*Task prompt*.
Print every record below exactly, minus the pictures.

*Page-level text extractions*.
--------------------
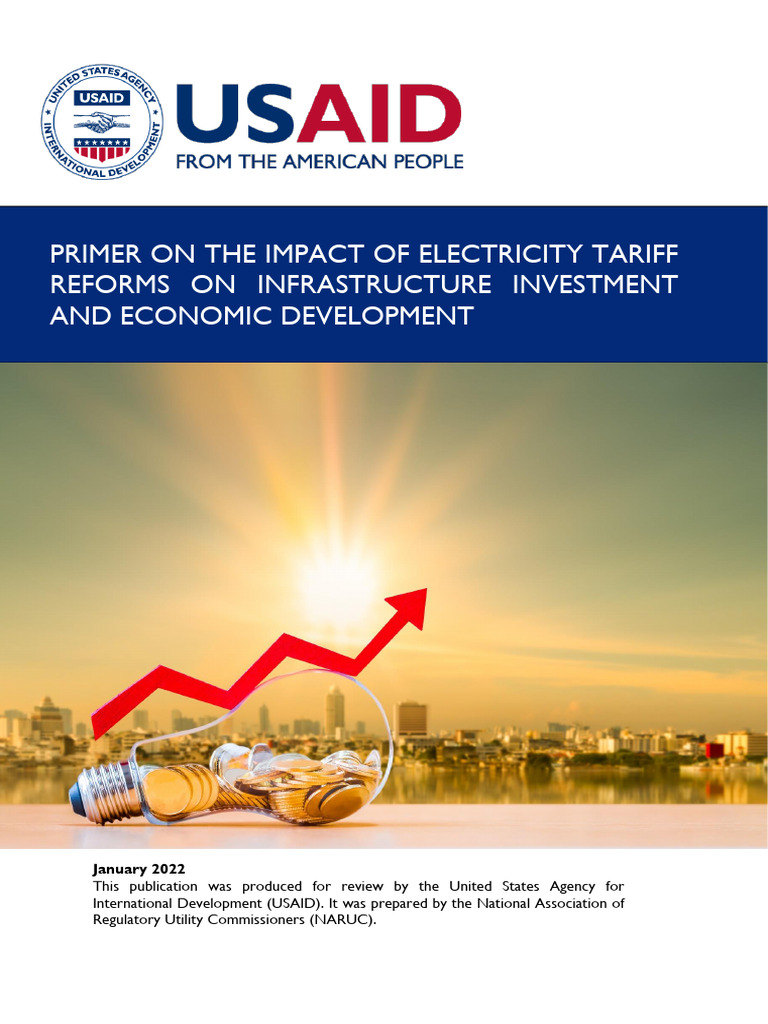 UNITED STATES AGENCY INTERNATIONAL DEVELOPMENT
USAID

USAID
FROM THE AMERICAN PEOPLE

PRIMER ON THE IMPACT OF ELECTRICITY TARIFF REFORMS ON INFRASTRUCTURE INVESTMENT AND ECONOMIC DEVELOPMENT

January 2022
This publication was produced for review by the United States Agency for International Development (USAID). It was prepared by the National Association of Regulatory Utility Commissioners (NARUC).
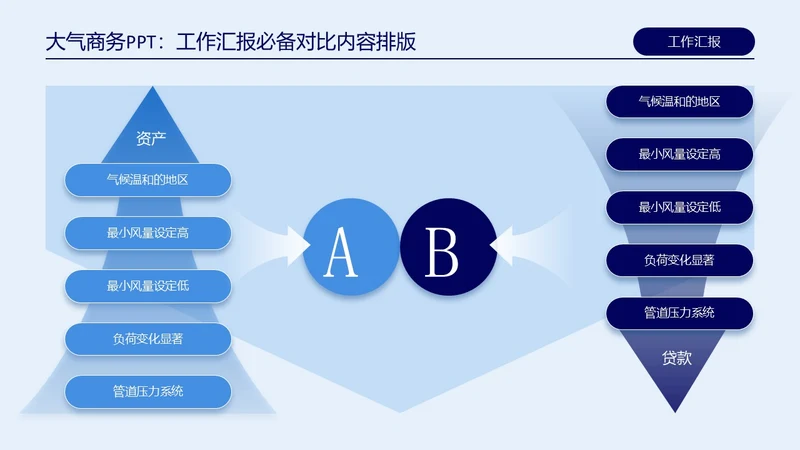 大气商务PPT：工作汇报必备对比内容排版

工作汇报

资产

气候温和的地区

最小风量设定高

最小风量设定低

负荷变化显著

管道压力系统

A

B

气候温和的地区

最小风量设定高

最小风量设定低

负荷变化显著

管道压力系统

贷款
--------------------
*Completed task*.
 UNITED STATES AGENCY INTERNATIONAL DEVELOPMENT
USAID

USAID
FROM THE AMERICAN PEOPLE

PRIMER ON THE IMPACT OF ELECTRICITY TARIFF REFORMS ON INFRASTRUCTURE INVESTMENT AND ECONOMIC DEVELOPMENT

January 2022
This publication was produced for review by the United States Agency for International Development (USAID). It was prepared by the National Association of Regulatory Utility Commissioners (NARUC).
 大气商务PPT：工作汇报必备对比内容排版

工作汇报

资产

气候温和的地区

最小风量设定高

最小风量设定低

负荷变化显著

管道压力系统

A

B

气候温和的地区

最小风量设定高

最小风量设定低

负荷变化显著

管道压力系统

贷款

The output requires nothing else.